A standing-room-only crowd packed Toronto’s city council chamber Tuesday to speak out on a controversial plan to expand the Island Airport.
Close to 200 speakers are expected to address a special meeting of council’s executive committee on the divisive plan that is shaping up to be a defining issue for candidates in this year’s campaign for mayor.
In the lead-up to Tuesday’s debate, two leading challengers to Mayor Rob Ford urged the committee to take quick action – with John Tory asking for a fast deferral of the matter until more information is available and Olivia Chow pressing for a prompt rejection of the plan.
Mr. Ford, for his part, continued to advocate for a speedy approval and Deputy Mayor Norm Kelly is working on his own airport motion to move up the decision on whether to allow jets at the Billy Bishop Toronto City Airport.
The issue has for many months divided councillors and attracted the attention of both big-name supporters and opponents – the latter arguing that the proposal would threaten revitalization along the waterfront. Tuesday’s marathon meeting is the latest step in a long debate that is expected to move to city council in April.

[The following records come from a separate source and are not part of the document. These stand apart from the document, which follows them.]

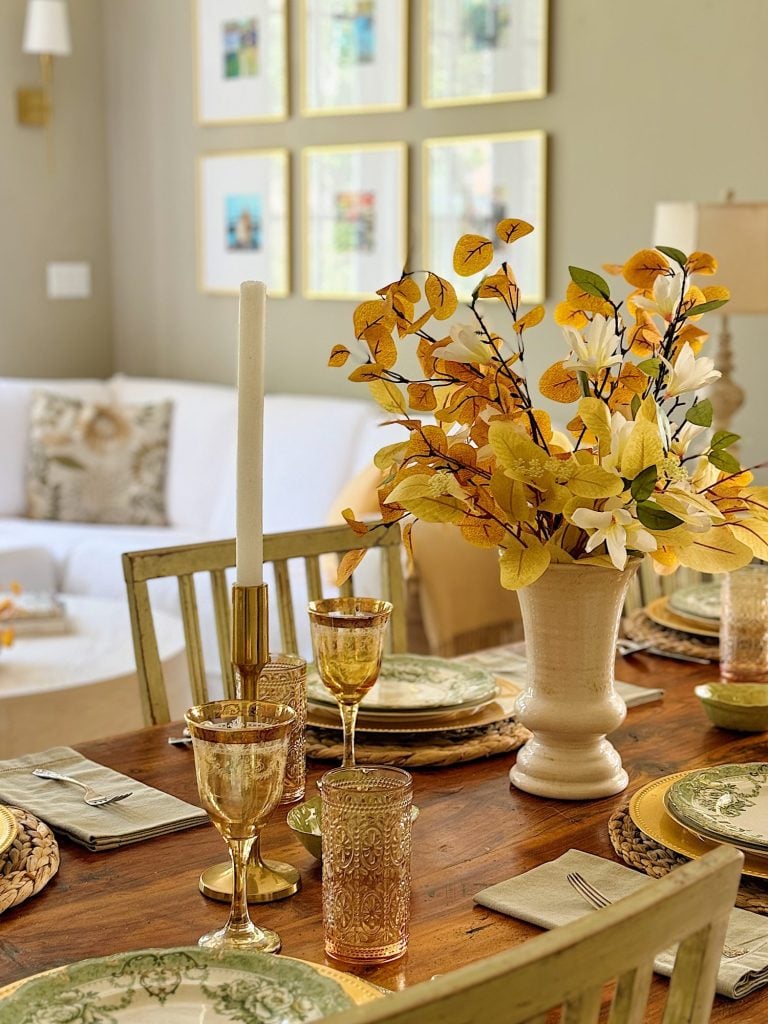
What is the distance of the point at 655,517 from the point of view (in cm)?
123

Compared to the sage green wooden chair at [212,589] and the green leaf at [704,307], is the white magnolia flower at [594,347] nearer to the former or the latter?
the green leaf at [704,307]

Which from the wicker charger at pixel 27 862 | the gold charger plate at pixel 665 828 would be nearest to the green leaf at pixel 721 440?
the gold charger plate at pixel 665 828

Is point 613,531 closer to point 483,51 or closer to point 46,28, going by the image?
point 483,51

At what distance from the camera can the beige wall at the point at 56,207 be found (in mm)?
5426

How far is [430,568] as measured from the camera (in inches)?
142

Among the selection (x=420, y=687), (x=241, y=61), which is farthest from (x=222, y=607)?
(x=241, y=61)

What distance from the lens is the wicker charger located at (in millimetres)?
1143

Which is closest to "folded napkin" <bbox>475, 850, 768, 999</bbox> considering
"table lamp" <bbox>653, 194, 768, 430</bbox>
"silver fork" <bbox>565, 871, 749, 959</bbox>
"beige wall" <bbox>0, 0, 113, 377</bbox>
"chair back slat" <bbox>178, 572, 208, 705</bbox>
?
"silver fork" <bbox>565, 871, 749, 959</bbox>

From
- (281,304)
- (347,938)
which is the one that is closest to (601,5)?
(281,304)

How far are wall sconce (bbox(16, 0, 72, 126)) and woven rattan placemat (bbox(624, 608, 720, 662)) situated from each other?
13.3 feet

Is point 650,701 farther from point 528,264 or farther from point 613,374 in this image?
point 528,264

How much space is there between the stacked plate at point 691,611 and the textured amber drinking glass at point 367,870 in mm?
1074

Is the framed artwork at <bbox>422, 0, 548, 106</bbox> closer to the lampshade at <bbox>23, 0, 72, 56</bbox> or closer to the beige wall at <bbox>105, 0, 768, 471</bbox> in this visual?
the beige wall at <bbox>105, 0, 768, 471</bbox>

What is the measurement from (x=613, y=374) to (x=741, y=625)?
54 centimetres
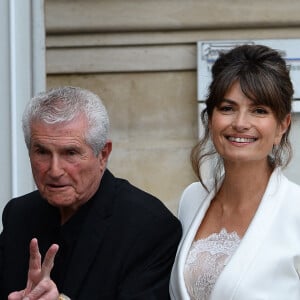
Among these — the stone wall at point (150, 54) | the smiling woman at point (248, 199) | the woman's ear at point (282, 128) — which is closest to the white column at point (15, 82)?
the stone wall at point (150, 54)

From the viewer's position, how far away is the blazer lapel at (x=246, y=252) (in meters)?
3.21

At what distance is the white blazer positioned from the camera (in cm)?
317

A group of councillors is expected to try to impose a ban on jet traffic at that point while Mr. Kelly is pushing for a conditional approval of jets at that meeting instead of going to a vote in 2015 with a new council as recommended by staff.
While the executive committee meeting is expected to go into the evening, Mr. Tory asked its members “to be brief” and not vote on the airport plan at all. “The Executive Council should immediately defer the debate on the Billy Bishop airport,” he said in a statement.
Ms. Chow urged members to turn down the plan. “We should leave it as it is,” she said in a statement.
On his way to the meeting, Mr. Ford told reporters he also wants quick action. “I support the Island Airport wholeheartedly. I’ve never changed my position on it,” he said as he headed to the special meeting. “We should get on with it. Stop playing the games.”
Also Tuesday, the Toronto Region Board of Trade went on the record as supporting the expansion plan.
A new report for city staff says more study is required before city council decides on the plan by Porter Airlines to bring jets to the waterfront airport.
The report recommends a phased approach that would bring the matter back to council for final approval some time in 2015, after this year’s civic election.
Porter Airlines head Bob Deluce spoke to the executive committee in the late morning, laying out the economic benefits of his business and saying Torontonians are in favour of expansion.
During the subsequent lunch break, he told reporters he was looking for “certainty” from politicians on the question of whether he should be allowed to fly jets off the island.
“Staff have to move forward from the framework that they’ve developed,” he said. “It’s a great piece of work, but they now have to negotiate with the Toronto Port Authority and the federal government and put it in a document. I don’t think it’s fair to ask council to really look at anything until they see what it is, what it looks like in its final form. I think at that particular point in time they can make the determination as to whether the benefits are in fact in excess of any other concerns that there might be.”
But Mr. Deluce did not answer directly when asked whether it would be an acceptable level of certainty for the issue to come back to council for another vote next year, as spelled out in the city staff recommendations.
“I’m only focused on the executive committee today,” he said. “I think executive committee will have to make a determination as to whether it goes to council or whether it goes back to staff or how they deal with it. But that’s their decision.”
Adam Vaughan, a vocal critic of expansion, said the number of unknowns attached to the proposal means that Mr. Deluce is effectively asking council to “approve first and figure out all the other dangers afterwards.”
He pointed specifically to the ultimate size of the marine exclusion zones, arguing that municipal politicians would be powerless if they approved an airport expansion and regulators in Ottawa subsequently determined these safety buffers need to be bigger than the city had envisioned.
“If they want a decision, the only quick decision they can get is no,” Mr. Vaughan said. “What he’s asking us to do is say yes before we have the facts, and then water down the conditions while we negotiate what the terms are. So effectively we say yes first, we sell you the house, then you tell us what you’re going to pay for it.”
Executive committee member Councillor Peter Milczyn said he would like to focus attention and government money in other areas such as electrifying the rail link to Pearson Airport or extending the Crosstown light-rail line so it goes to the international airport.
He said he suggested that the committee could “receive” the staff report, an action that would put it on the shelf with no further discussion.